**Sección del documento:**
**********

La Noria a la entrada, en el descampado, no fue la mejor imagen de Aviñón (Avignon). Sin más que piedras, un aparcamiento y un río algo más lejos, parecía los restos de la noria de Pripyat.

Pero al cruzar la muralla por esa puerta que parece un pasadizo secreto de las películas de caballeros y princesas medievales, la piedra se levantaba y los techos de pizarra, aún húmedos del rocío al amanecer, se impregnaban del olor a pan recién hecho. Entonces sonaron esas campanas (cloches).

El tañido amargo, templado, de cientos de años de bronce, inundaba las calles estrechas alrededor de Saint Agricol. Aquella vieja iglesia y su torre del campanario, sin apenas valor para el turista medio, emborrachaba con sus repiques a los que paseaban de verdad, al que mira, escucha, huele y siente una ciudad nueva.

**********

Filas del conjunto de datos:
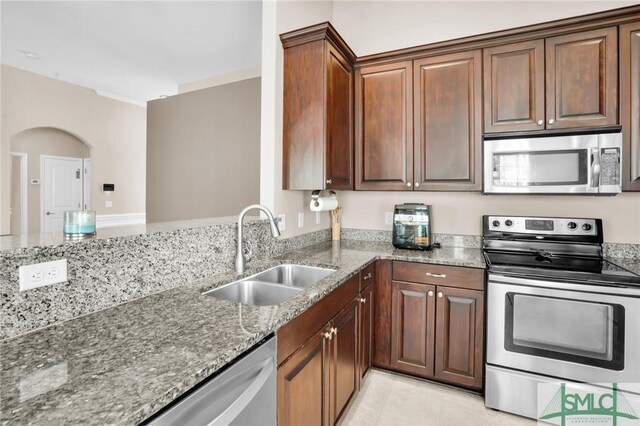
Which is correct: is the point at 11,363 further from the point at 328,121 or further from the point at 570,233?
the point at 570,233

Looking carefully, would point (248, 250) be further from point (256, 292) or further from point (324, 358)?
point (324, 358)

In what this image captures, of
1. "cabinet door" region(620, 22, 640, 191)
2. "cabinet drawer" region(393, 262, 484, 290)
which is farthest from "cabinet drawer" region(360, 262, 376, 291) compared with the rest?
"cabinet door" region(620, 22, 640, 191)

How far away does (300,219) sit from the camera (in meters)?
2.53

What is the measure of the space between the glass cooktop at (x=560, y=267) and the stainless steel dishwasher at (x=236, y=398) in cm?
149

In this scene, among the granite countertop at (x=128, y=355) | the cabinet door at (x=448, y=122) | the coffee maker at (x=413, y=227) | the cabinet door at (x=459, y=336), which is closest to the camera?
the granite countertop at (x=128, y=355)

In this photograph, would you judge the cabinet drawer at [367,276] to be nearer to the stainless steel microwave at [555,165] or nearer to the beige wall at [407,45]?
the beige wall at [407,45]

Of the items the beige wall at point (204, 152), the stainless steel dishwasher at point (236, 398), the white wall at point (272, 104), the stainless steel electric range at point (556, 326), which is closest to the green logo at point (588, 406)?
the stainless steel electric range at point (556, 326)

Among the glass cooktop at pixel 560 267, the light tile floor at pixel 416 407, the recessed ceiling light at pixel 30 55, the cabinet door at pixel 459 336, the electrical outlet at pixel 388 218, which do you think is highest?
the recessed ceiling light at pixel 30 55

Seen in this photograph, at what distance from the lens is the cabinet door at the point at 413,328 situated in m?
2.17

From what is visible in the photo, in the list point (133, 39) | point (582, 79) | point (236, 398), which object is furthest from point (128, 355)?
point (133, 39)

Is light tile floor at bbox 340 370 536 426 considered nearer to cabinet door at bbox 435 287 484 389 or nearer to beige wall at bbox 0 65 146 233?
cabinet door at bbox 435 287 484 389

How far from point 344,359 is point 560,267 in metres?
1.36

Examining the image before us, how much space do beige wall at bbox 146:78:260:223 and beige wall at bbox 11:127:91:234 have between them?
2377 mm

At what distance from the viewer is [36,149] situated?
5488 mm
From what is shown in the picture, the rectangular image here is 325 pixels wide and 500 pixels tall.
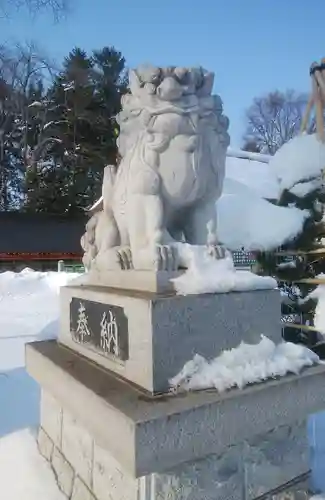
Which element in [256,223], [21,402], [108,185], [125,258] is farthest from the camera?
[256,223]

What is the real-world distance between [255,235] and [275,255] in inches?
15.7

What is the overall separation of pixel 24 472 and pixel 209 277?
136 centimetres

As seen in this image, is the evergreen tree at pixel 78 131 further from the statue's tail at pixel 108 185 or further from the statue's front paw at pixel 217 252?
the statue's front paw at pixel 217 252

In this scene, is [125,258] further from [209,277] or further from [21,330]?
[21,330]

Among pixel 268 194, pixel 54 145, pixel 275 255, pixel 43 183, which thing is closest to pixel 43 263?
pixel 43 183

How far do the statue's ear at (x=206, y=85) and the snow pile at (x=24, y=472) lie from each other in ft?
6.26

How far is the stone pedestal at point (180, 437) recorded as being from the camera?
4.13 ft

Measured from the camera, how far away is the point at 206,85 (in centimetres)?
180

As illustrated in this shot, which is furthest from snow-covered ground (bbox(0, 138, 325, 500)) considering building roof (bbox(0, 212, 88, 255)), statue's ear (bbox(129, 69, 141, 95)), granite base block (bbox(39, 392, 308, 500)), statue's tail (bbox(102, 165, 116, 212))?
building roof (bbox(0, 212, 88, 255))

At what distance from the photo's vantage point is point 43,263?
1359 centimetres

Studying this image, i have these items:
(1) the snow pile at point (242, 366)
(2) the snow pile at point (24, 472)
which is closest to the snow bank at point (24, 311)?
(2) the snow pile at point (24, 472)

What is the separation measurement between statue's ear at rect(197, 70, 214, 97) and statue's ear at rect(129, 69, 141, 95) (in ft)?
0.91

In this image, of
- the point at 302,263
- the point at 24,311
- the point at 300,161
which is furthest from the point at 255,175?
the point at 24,311

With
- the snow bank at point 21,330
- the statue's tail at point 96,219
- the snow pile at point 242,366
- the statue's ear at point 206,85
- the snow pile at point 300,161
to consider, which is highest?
the snow pile at point 300,161
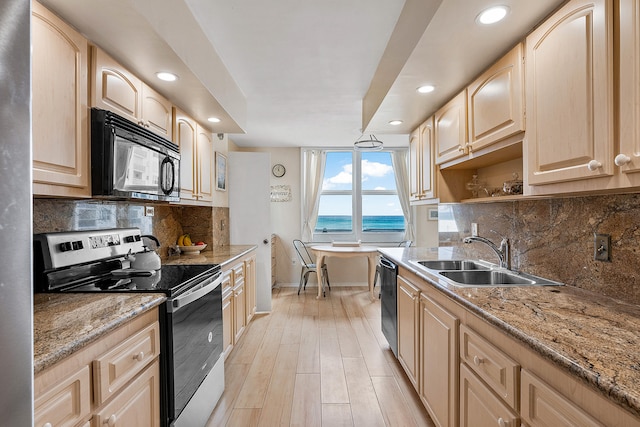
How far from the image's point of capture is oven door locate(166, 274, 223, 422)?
5.06ft

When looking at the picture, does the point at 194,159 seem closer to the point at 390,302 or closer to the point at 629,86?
the point at 390,302

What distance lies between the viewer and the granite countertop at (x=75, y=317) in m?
0.90

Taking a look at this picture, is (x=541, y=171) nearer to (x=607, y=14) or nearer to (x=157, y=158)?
(x=607, y=14)

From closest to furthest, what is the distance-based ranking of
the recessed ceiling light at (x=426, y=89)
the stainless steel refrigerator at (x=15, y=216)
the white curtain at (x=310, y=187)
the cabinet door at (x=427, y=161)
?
the stainless steel refrigerator at (x=15, y=216), the recessed ceiling light at (x=426, y=89), the cabinet door at (x=427, y=161), the white curtain at (x=310, y=187)

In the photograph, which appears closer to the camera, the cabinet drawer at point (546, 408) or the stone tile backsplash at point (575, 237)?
the cabinet drawer at point (546, 408)

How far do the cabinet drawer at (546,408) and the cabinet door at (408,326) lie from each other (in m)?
1.06

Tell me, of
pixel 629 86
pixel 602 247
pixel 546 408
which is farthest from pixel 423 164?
pixel 546 408

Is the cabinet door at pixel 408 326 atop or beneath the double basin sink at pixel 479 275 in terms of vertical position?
beneath

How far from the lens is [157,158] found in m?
2.03

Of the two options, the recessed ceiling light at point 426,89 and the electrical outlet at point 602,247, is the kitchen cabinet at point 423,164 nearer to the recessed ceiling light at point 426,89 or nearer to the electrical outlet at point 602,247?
the recessed ceiling light at point 426,89

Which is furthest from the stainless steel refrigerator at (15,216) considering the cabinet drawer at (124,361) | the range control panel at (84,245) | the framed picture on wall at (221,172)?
the framed picture on wall at (221,172)

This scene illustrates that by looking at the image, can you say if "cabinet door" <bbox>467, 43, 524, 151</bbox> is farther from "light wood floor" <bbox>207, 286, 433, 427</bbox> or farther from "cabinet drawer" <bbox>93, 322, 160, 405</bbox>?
"cabinet drawer" <bbox>93, 322, 160, 405</bbox>

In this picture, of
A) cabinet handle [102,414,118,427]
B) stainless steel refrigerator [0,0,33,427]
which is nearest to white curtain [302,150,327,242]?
cabinet handle [102,414,118,427]

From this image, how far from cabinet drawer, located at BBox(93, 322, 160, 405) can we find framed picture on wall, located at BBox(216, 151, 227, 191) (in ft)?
7.61
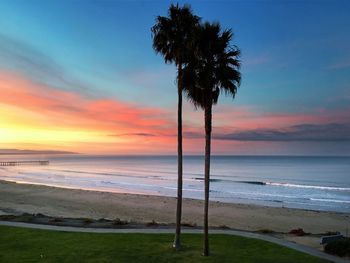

**********

**Tu objetivo:**
Continúa el texto sobre el paseo por Aviñón a partir de su última frase, con el mismo estilo.

**Respuesta final:**
No era el castillo de los papas, ni el jardín alto, ni el puente que se "llevó" esa canción en francés tan cursi. Era una iglesia de barrio. Y sus campanas.
No entré aquel primer día, aquel domingo en el que era demasiado temprano para los turistas. Pero me paré, eché la espalda sobre el muro más cercano y levante los oídos y la vista para encontrar aquella maldita torre, que me tenía paralizado en un sueño medieval, en un pueblo de monjes, frailes y sacerdotes paseando alrededor de mí, con las manos metidas en un hábito que daba cierto halo de misterio y con esas capuchas que solo dejan ver un poquito del mentón y la nariz del más aguileño.

Entré en todas las salas que edificaron aquellos papas "rebeldes", dentro de su fortaleza. Olí todos los ramajos de lavanda que salían a nuestro paso. Me asomé al balcón que separaba un puente de su río. Pasé por callejuelas escondidas entre rocas que antes fueron foso. Pero en ningún lado sentí lo mismo que en la impresión de mi llegada. Las campanas de San Agricol.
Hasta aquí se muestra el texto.